Venous Thromboembolism Flashcards
Arterial Thrombosis, Venous Thrombosis, Hereditary Thrombophilias, Antiphospholipid Syndrome
What is arterial thrombosis?
A blood clot that forms in an artery
Name four key risk factors for arterial thrombosis
Hypertension
Smoking
High cholesterol
Diabetes mellitus
What happens when the endothelium is damaged in arteries?
Recruitment of cholesterol-rich macrophages (foamy macrophages) leads to plaque formation
What is the difference between stable and unstable plaques?
Stable plaques cause stable angina and intermittent claudication
Unstable plaques can rupture, causing stroke, unstable angina, or myocardial infarction
What is the sequence of events following plaque rupture in arterial thrombosis?
(1) Plaque rupture → platelets adhere to the exposed endothelium
(2) Platelets activate and release granules to recruit more platelets
(3) Platelets aggregate via glycoproteins (GPIIb/IIIa and fibrinogen)
(4) Acute thrombosis → organ ischaemia and infarction.

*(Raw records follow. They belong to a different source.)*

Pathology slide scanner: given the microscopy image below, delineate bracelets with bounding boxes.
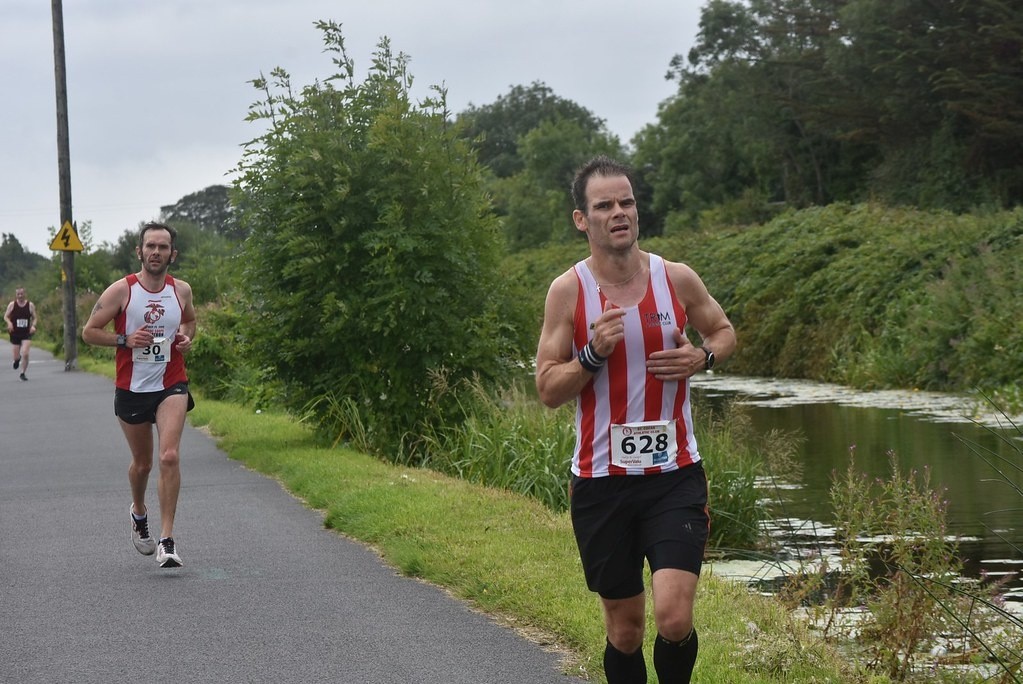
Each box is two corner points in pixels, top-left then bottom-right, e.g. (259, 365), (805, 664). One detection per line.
(578, 340), (606, 373)
(32, 324), (37, 329)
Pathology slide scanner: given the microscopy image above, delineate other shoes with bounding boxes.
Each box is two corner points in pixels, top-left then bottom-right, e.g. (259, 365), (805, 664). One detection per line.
(20, 373), (28, 381)
(14, 355), (21, 369)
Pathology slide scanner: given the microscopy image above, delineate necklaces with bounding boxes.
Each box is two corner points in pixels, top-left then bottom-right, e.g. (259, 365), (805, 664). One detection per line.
(590, 262), (641, 293)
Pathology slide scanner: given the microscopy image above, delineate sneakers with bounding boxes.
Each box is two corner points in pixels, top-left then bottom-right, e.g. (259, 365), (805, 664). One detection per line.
(130, 502), (155, 555)
(156, 539), (182, 568)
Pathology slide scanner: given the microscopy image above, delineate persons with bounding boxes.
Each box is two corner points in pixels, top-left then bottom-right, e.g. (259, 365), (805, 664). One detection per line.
(81, 221), (196, 568)
(4, 286), (38, 381)
(537, 154), (737, 684)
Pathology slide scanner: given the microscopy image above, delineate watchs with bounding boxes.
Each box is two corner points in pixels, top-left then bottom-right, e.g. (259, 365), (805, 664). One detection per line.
(700, 346), (715, 370)
(117, 334), (127, 348)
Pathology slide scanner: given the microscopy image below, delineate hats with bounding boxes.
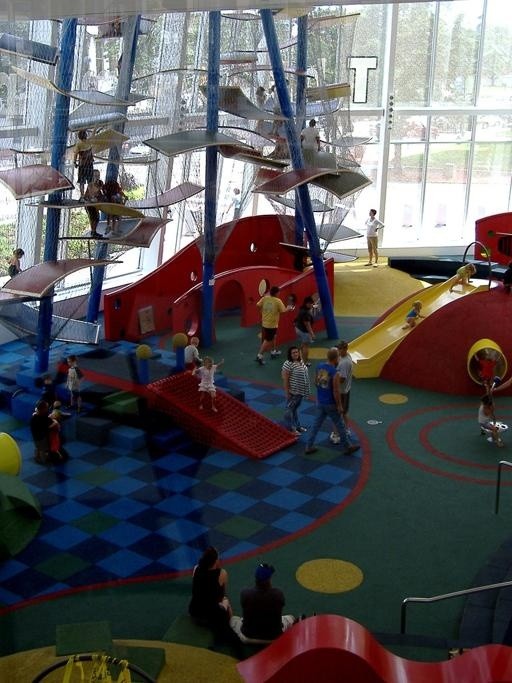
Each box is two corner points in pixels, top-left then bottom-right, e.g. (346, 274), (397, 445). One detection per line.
(254, 563), (274, 579)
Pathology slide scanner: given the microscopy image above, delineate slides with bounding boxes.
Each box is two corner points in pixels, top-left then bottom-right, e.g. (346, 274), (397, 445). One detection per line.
(347, 272), (499, 379)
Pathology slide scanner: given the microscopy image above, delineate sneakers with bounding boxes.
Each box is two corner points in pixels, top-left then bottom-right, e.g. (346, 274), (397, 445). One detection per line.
(329, 430), (360, 456)
(291, 426), (318, 453)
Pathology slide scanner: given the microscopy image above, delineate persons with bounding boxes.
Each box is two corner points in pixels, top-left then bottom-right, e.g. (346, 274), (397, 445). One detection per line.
(255, 78), (320, 152)
(73, 130), (128, 237)
(226, 189), (242, 219)
(401, 300), (426, 330)
(365, 209), (384, 268)
(30, 355), (85, 461)
(6, 249), (24, 278)
(478, 396), (505, 448)
(229, 562), (295, 643)
(255, 285), (295, 365)
(187, 546), (233, 630)
(280, 341), (361, 456)
(449, 264), (476, 292)
(191, 357), (225, 413)
(183, 336), (202, 367)
(293, 296), (316, 367)
(474, 352), (502, 394)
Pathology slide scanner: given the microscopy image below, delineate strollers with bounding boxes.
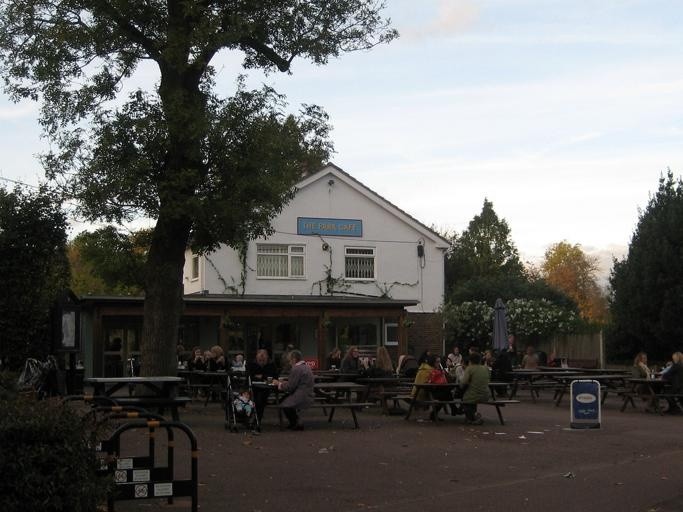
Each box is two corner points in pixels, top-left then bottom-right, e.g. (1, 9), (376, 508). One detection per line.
(225, 372), (261, 432)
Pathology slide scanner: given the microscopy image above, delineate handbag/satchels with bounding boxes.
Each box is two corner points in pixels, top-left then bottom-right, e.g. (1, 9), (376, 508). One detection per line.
(427, 369), (447, 384)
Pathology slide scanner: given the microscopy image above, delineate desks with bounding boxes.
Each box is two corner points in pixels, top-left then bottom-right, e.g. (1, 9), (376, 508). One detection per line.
(86, 376), (185, 423)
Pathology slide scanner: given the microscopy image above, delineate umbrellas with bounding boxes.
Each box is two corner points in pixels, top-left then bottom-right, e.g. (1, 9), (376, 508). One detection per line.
(493, 296), (509, 354)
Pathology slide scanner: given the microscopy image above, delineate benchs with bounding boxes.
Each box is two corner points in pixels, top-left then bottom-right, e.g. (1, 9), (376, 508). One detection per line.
(86, 396), (192, 407)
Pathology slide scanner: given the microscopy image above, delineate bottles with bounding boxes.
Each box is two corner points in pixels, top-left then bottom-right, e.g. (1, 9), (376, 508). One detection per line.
(278, 377), (285, 390)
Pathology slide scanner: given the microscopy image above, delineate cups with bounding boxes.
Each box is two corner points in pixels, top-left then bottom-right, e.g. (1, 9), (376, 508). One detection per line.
(267, 377), (273, 386)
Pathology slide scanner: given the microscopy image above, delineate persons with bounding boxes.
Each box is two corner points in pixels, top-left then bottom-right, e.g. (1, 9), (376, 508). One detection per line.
(660, 352), (683, 415)
(244, 349), (279, 425)
(323, 348), (342, 403)
(362, 348), (393, 409)
(340, 346), (371, 409)
(632, 353), (658, 413)
(233, 390), (256, 417)
(521, 346), (542, 403)
(410, 346), (524, 427)
(273, 350), (314, 431)
(174, 344), (255, 403)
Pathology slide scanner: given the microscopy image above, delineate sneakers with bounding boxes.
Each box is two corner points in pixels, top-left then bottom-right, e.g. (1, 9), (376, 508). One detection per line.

What triggers platelet adhesion in arterial thrombosis?
Exposed endothelium and release of Von Willebrand factor and other proteins
Name three substances released by platelets that promote clot formation
ADP, thrombin, and thromboxane A2
Which glycoprotein receptors mediate platelet aggregation?
GPIIb/IIIa receptors and fibrinogen
What is the main type of drug used to treat arterial thrombosis?
Antiplatelet drugs, e.g., aspirin
How does arterial thrombosis typically present clinically?
As a stroke or acute coronary syndrome (ACS)
What is venous thrombosis?
A blood clot that forms in a vein
What are the three factors in Virchow’s triad that contribute to venous thrombosis?
(1) Hypercoagulable state
(2) Endothelial injury
(3) Circulatory stasis
How does a venous thrombus differ from an arterial thrombus in composition?
Venous thrombi are rich in fibrin, while arterial thrombi are platelet-rich
Where do deep vein thromboses (DVTs) predominantly form?
In venous valve pockets and other sites of venous stasis
What is the difference between distal and proximal DVTs?
Distal DVT: In the calves.
Proximal DVT: In the popliteal or femoral veins, more likely to embolise.
What are the key diagnostic tests for a DVT?
D-dimer (rule-out test in low Wells score)
US Doppler leg scan (diagnostic test)
When is a Doppler leg scan indicated?
If the patient has raised D-dimers or a high Wells score
What is the first-line imaging for suspected PE?
CT Pulmonary Angiography
When would a V/Q scan be used instead of a CTPA?
In patients with renal impairment, contrast allergies, or pregnancy
What ECG finding is suggestive of PE?
Sinus tachycardia or the S1Q3T3 pattern (right heart strain)
What is the first-line treatment for DVT or PE?
Anticoagulation with apixaban or rivaroxaban
What are the anticoagulation options for the long-term prevention of venous thrombosis?
Warfarin, DOACs, or LMWH
What anticoagulant is preferred in pregnancy?
Low molecular weight heparin
What is the anticoagulant of choice for antiphospholipid syndrome?
Warfarin
What are genetic defects that increase the tendency for premature, unusual, and recurrent thromboses called?
They are conditions associated with increased blood clotting factors and hypercoagulability
What is the most common genetic defect leading to decreased anticoagulant activity?
Factor V Leiden
How does Factor V Leiden increase the risk of thrombosis?
It causes resistance to activated protein C
Name four other genetic causes of decreased anticoagulant activity.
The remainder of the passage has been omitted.